* _Information supplied_:
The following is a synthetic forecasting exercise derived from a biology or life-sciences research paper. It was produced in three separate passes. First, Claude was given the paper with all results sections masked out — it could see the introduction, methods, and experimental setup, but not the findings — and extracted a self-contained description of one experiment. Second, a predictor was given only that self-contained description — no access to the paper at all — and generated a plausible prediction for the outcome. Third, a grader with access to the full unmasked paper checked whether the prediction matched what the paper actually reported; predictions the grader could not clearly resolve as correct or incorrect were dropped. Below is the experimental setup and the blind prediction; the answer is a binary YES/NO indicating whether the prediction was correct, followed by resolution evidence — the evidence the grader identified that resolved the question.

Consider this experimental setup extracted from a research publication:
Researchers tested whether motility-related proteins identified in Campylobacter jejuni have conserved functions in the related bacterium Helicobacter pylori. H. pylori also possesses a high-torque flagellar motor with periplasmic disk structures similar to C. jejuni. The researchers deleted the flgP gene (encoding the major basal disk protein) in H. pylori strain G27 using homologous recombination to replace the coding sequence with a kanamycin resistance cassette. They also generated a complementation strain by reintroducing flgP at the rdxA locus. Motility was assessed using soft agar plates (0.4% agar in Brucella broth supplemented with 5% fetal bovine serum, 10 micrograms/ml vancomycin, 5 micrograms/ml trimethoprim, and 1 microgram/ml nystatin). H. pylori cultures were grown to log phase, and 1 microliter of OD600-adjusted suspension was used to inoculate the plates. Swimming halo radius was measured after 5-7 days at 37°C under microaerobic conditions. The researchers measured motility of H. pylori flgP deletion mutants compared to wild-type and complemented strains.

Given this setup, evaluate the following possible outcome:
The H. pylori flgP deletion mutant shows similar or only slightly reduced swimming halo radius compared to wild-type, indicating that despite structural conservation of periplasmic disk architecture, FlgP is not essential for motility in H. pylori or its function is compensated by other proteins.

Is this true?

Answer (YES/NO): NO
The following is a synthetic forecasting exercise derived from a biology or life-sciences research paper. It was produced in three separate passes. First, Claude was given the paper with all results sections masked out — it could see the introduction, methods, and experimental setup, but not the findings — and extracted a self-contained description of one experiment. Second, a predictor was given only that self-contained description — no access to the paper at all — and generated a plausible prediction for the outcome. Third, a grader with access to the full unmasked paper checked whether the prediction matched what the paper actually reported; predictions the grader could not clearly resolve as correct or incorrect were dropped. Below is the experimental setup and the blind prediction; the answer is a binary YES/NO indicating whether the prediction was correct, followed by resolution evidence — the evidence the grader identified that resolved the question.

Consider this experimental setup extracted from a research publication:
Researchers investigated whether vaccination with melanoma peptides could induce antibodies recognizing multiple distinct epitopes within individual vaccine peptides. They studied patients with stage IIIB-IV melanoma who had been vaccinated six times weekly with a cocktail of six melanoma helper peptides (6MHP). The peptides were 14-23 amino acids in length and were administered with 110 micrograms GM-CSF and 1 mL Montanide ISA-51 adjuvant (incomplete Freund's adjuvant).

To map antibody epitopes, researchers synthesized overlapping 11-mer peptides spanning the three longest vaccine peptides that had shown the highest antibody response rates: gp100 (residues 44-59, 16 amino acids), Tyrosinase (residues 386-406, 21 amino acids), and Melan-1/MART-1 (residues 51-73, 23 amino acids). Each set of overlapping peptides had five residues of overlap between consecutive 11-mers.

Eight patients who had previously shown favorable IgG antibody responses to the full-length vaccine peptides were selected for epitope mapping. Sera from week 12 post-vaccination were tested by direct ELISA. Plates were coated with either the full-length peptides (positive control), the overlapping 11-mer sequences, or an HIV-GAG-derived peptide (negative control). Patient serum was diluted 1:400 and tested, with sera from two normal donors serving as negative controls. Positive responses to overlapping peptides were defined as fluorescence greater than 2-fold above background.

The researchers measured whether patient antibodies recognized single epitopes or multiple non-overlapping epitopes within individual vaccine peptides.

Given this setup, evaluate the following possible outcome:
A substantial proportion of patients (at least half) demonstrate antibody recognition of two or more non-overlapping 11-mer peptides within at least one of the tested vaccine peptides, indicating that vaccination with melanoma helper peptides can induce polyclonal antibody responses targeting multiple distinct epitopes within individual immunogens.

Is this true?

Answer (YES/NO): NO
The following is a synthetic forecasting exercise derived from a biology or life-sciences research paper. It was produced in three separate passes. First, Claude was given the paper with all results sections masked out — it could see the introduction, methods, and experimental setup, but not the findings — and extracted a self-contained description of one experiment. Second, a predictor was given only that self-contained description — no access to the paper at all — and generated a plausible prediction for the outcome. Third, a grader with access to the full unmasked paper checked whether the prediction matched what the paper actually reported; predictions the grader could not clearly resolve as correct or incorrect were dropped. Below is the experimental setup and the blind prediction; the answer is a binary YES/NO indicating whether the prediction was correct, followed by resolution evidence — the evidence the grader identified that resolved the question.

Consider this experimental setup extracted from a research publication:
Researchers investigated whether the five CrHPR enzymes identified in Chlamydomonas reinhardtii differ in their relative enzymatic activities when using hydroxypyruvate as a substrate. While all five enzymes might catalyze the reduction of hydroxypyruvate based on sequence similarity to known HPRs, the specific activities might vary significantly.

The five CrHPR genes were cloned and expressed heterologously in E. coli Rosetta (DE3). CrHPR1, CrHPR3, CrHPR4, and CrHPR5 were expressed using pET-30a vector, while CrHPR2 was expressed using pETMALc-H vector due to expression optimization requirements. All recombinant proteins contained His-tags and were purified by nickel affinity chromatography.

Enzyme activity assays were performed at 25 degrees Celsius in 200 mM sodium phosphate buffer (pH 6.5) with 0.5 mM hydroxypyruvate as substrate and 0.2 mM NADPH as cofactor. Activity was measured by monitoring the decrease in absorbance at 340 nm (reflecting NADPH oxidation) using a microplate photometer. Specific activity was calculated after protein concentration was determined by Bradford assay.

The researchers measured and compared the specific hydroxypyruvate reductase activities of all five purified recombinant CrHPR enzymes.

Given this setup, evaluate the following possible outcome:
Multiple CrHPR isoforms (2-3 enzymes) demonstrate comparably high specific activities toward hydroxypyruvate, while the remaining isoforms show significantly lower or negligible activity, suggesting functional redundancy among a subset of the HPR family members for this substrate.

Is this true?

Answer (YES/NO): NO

* _Problem statement_:
The answer is every entry, repeated word for word.

* _Solution to this exercise_:
The following is a synthetic forecasting exercise derived from a biology or life-sciences research paper. It was produced in three separate passes. First, Claude was given the paper with all results sections masked out — it could see the introduction, methods, and experimental setup, but not the findings — and extracted a self-contained description of one experiment. Second, a predictor was given only that self-contained description — no access to the paper at all — and generated a plausible prediction for the outcome. Third, a grader with access to the full unmasked paper checked whether the prediction matched what the paper actually reported; predictions the grader could not clearly resolve as correct or incorrect were dropped. Below is the experimental setup and the blind prediction; the answer is a binary YES/NO indicating whether the prediction was correct, followed by resolution evidence — the evidence the grader identified that resolved the question.

Consider this experimental setup extracted from a research publication:
Researchers tested whether motility-related proteins identified in Campylobacter jejuni have conserved functions in the related bacterium Helicobacter pylori. H. pylori also possesses a high-torque flagellar motor with periplasmic disk structures similar to C. jejuni. The researchers deleted the flgP gene (encoding the major basal disk protein) in H. pylori strain G27 using homologous recombination to replace the coding sequence with a kanamycin resistance cassette. They also generated a complementation strain by reintroducing flgP at the rdxA locus. Motility was assessed using soft agar plates (0.4% agar in Brucella broth supplemented with 5% fetal bovine serum, 10 micrograms/ml vancomycin, 5 micrograms/ml trimethoprim, and 1 microgram/ml nystatin). H. pylori cultures were grown to log phase, and 1 microliter of OD600-adjusted suspension was used to inoculate the plates. Swimming halo radius was measured after 5-7 days at 37°C under microaerobic conditions. The researchers measured motility of H. pylori flgP deletion mutants compared to wild-type and complemented strains.

Given this setup, evaluate the following possible outcome:
The H. pylori flgP deletion mutant shows similar or only slightly reduced swimming halo radius compared to wild-type, indicating that despite structural conservation of periplasmic disk architecture, FlgP is not essential for motility in H. pylori or its function is compensated by other proteins.

Is this true?

Answer (YES/NO): NO
The following is a synthetic forecasting exercise derived from a biology or life-sciences research paper. It was produced in three separate passes. First, Claude was given the paper with all results sections masked out — it could see the introduction, methods, and experimental setup, but not the findings — and extracted a self-contained description of one experiment. Second, a predictor was given only that self-contained description — no access to the paper at all — and generated a plausible prediction for the outcome. Third, a grader with access to the full unmasked paper checked whether the prediction matched what the paper actually reported; predictions the grader could not clearly resolve as correct or incorrect were dropped. Below is the experimental setup and the blind prediction; the answer is a binary YES/NO indicating whether the prediction was correct, followed by resolution evidence — the evidence the grader identified that resolved the question.

Consider this experimental setup extracted from a research publication:
Researchers investigated whether vaccination with melanoma peptides could induce antibodies recognizing multiple distinct epitopes within individual vaccine peptides. They studied patients with stage IIIB-IV melanoma who had been vaccinated six times weekly with a cocktail of six melanoma helper peptides (6MHP). The peptides were 14-23 amino acids in length and were administered with 110 micrograms GM-CSF and 1 mL Montanide ISA-51 adjuvant (incomplete Freund's adjuvant).

To map antibody epitopes, researchers synthesized overlapping 11-mer peptides spanning the three longest vaccine peptides that had shown the highest antibody response rates: gp100 (residues 44-59, 16 amino acids), Tyrosinase (residues 386-406, 21 amino acids), and Melan-1/MART-1 (residues 51-73, 23 amino acids). Each set of overlapping peptides had five residues of overlap between consecutive 11-mers.

Eight patients who had previously shown favorable IgG antibody responses to the full-length vaccine peptides were selected for epitope mapping. Sera from week 12 post-vaccination were tested by direct ELISA. Plates were coated with either the full-length peptides (positive control), the overlapping 11-mer sequences, or an HIV-GAG-derived peptide (negative control). Patient serum was diluted 1:400 and tested, with sera from two normal donors serving as negative controls. Positive responses to overlapping peptides were defined as fluorescence greater than 2-fold above background.

The researchers measured whether patient antibodies recognized single epitopes or multiple non-overlapping epitopes within individual vaccine peptides.

Given this setup, evaluate the following possible outcome:
A substantial proportion of patients (at least half) demonstrate antibody recognition of two or more non-overlapping 11-mer peptides within at least one of the tested vaccine peptides, indicating that vaccination with melanoma helper peptides can induce polyclonal antibody responses targeting multiple distinct epitopes within individual immunogens.

Is this true?

Answer (YES/NO): NO
The following is a synthetic forecasting exercise derived from a biology or life-sciences research paper. It was produced in three separate passes. First, Claude was given the paper with all results sections masked out — it could see the introduction, methods, and experimental setup, but not the findings — and extracted a self-contained description of one experiment. Second, a predictor was given only that self-contained description — no access to the paper at all — and generated a plausible prediction for the outcome. Third, a grader with access to the full unmasked paper checked whether the prediction matched what the paper actually reported; predictions the grader could not clearly resolve as correct or incorrect were dropped. Below is the experimental setup and the blind prediction; the answer is a binary YES/NO indicating whether the prediction was correct, followed by resolution evidence — the evidence the grader identified that resolved the question.

Consider this experimental setup extracted from a research publication:
Researchers investigated whether the five CrHPR enzymes identified in Chlamydomonas reinhardtii differ in their relative enzymatic activities when using hydroxypyruvate as a substrate. While all five enzymes might catalyze the reduction of hydroxypyruvate based on sequence similarity to known HPRs, the specific activities might vary significantly.

The five CrHPR genes were cloned and expressed heterologously in E. coli Rosetta (DE3). CrHPR1, CrHPR3, CrHPR4, and CrHPR5 were expressed using pET-30a vector, while CrHPR2 was expressed using pETMALc-H vector due to expression optimization requirements. All recombinant proteins contained His-tags and were purified by nickel affinity chromatography.

Enzyme activity assays were performed at 25 degrees Celsius in 200 mM sodium phosphate buffer (pH 6.5) with 0.5 mM hydroxypyruvate as substrate and 0.2 mM NADPH as cofactor. Activity was measured by monitoring the decrease in absorbance at 340 nm (reflecting NADPH oxidation) using a microplate photometer. Specific activity was calculated after protein concentration was determined by Bradford assay.

The researchers measured and compared the specific hydroxypyruvate reductase activities of all five purified recombinant CrHPR enzymes.

Given this setup, evaluate the following possible outcome:
Multiple CrHPR isoforms (2-3 enzymes) demonstrate comparably high specific activities toward hydroxypyruvate, while the remaining isoforms show significantly lower or negligible activity, suggesting functional redundancy among a subset of the HPR family members for this substrate.

Is this true?

Answer (YES/NO): NO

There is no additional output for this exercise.